Settlers destroy natural spring used by Palestinians for farming near Salfit
International Solidarity Movement 8 March 2010
A group of Israeli settlers today destroyed a spring by the village of Qarawat Bani Hassan in the Salfit district. The settlers poured sand and cement into the spring, guarded by five armed members of the Israeli military.
Palestinians from the village were forced to watch helplessly as events unfolded, prevented by the soldiers from moving close to the spring or from filming what was happening. International Solidarity Movement volunteers were able to secretly film for a short time before the soldiers noticed, and made both Palestinians and Internationals leave, saying that the area was now designated as a Closed Military Zone.

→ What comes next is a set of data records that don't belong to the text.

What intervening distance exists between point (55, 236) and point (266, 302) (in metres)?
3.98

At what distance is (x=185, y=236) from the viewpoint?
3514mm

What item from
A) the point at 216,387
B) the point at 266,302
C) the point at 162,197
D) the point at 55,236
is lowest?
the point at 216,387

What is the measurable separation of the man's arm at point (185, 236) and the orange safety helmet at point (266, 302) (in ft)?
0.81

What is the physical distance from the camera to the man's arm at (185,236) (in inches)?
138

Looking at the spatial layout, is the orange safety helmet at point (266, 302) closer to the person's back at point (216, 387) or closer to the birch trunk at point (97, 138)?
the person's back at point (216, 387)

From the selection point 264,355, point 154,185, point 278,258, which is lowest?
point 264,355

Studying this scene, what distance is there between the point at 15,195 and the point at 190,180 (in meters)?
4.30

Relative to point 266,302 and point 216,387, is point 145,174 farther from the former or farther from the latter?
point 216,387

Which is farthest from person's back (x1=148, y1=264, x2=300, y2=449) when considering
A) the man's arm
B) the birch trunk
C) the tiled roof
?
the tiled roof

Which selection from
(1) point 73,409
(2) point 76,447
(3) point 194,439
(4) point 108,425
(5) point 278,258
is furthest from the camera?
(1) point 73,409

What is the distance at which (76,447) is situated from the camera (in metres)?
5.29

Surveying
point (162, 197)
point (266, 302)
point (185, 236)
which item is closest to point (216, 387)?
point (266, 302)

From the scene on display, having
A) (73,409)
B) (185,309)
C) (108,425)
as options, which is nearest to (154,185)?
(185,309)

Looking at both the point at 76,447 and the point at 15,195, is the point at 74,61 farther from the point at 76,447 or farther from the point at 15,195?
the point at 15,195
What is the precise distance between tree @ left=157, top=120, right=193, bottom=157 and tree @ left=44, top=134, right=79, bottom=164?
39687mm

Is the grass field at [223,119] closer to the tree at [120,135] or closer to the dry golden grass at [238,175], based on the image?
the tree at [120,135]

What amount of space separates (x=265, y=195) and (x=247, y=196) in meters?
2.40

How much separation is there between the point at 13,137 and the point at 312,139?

Last Friday, a group of Palestinians and internationals spent the day clearing the area around the spring to make it more accessible from the village. This followed previous attacks from settlers on nearby springs and farmland, during which a child suffered serious head wounds, from which he is still recovering in hospital, and an elderly man had his arm and leg broken.
Locals intend to continue their attempts to keep the spring open, and to turn the area around it into a park for the use of the village.
Under international law, the settlement next to Qarawat Bani Hassan is illegal, as are all other settlements in the occupied West Bank.
Comment: To put this shocking news story in some context read this excerpt from a December 2009 speech by Omar Barghouti (PACBI) referring to a recent report by Amnesty on water and its denial used as a weapon by Israel to ethnically cleanse Palestine of its people:
In the water report that Amnesty has issued it has said that Israelis on average use 4 times as much water as the Palestinians, in some areas the settlers use 20 times as much as the Palestinians in their immediate vicinity.
180,000 to 200,000 Palestinians are denied access to running water completely - they only get water by buying it, and buying it is getting much more expensive because with the checkpoints, roadblocks and so on its become much more difficult to deliver water. Some families according to Amnesty are spending 25% of their income on drinking water, 25% - imagine it in your income and then you figure it out.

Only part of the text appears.